Il interprète constamment, faisant de son mieux pour savoir si vous voulez poignarder le garde sur le toit devant vous, ou assassiner par air celui qui patrouille dans la cour trois étages plus bas. Parfois, le jeu se trompe. Il est révélateur que Watch Dogs, également développé par Ubisoft Montréal, ait introduit un curseur - une ligne qui s'étendait de votre téléphone pour distinguer exactement ce que vous espériez influencer avec votre prochaine pression sur un bouton.
S'infiltrer dans un palace parisien vertigineux demande déjà une prise de conscience tridimensionnelle surhumaine de son environnement. Se souvenant, simultanément, que c'est L2 pour se balancer à travers une fenêtre ouverte, puis L2 encore pour entrer en mode furtif, c'est une grosse demande. Naturellement, les critiques ont rejeté Unity comme délicate, et la série s'est ensuite retirée de ce niveau de densité.
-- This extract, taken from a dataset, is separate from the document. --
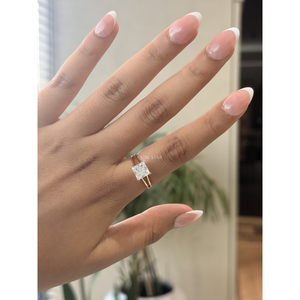 Anillo de compromiso solitario exclusivo con diamante cultivado en laboratorio Princess, diseño de tallo dividido, 2.01CT VS EF, oro macizo para mujer - Product Image 1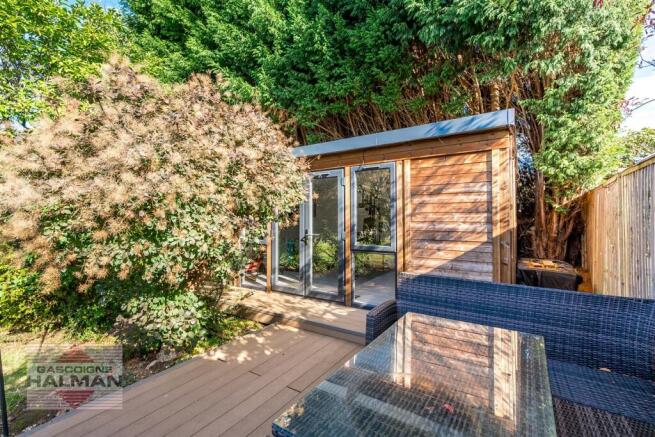 Garden Room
Le contrepoint se trouve sur YouTube, où les meilleurs joueurs comme Zevik démontrer comment terminer des missions destinées à quatre joueurs, par eux-mêmes, sans entrer une seule fois dans un conflit ouvert. Les meilleurs assassins sont un plaisir à regarder : déterminés et précis dans leurs mouvements, presque jamais en fuite. Ils basculent avec aisance entre de multiples outils, enchaînant déguisements, fumigènes et crowdwork pour passer d'un bout à l'autre d'une rue sans être vus. Et puisque Unity a supprimé les replis bon marché, comme siffler pour attirer l'attention d'un garde, c'est un jeu hautement qualifié. C'est pour cette raison que Unity est apprécié des inconditionnels de la série : c'est le jeu de maître assassin qui vous donne le plus à maîtriser.
Lointain souvenir

(Crédit image : Ubisoft)
'Unity livre la vente initiale d'Assassin's Creed comme aucune autre entrée de la série.'
Le problème est que la plupart ne verront jamais le jeu de cette façon. La principale concession d'Unity au grand public est qu'elle vous punit rarement pour avoir été repéré, vous permettant de vous frayer un chemin à travers la campagne. En tant que tel, il y a peu de pression pour chasser l'idéal platonique de la furtivité sociale trouvé sur YouTube.
Tout le monde sait ce qui s'est passé ensuite : le modèle capricieux Black Flag d'Assassin's Creed l'a emporté, et les jeux se sont déplacés plus loin sur le territoire de l'action-RPG. Aujourd'hui, la furtivité est un supplément facultatif, plutôt que la prémisse centrale. Peut-être que c'est comme ça que ça devrait être. Unity offre un extrême particulier et exigeant - à peine l'étoffe d'un jeu AAA destiné au plus large public possible.
Mais maintenant, avec la fatigue de la série de 2014 un souvenir ancestral et le pire des bugs bannis, Unity peut être apprécié comme le plus Le jeu Assassin's Creed existe - celui avec les bâtiments les plus hauts, la furtivité la plus profonde et le défi le plus difficile.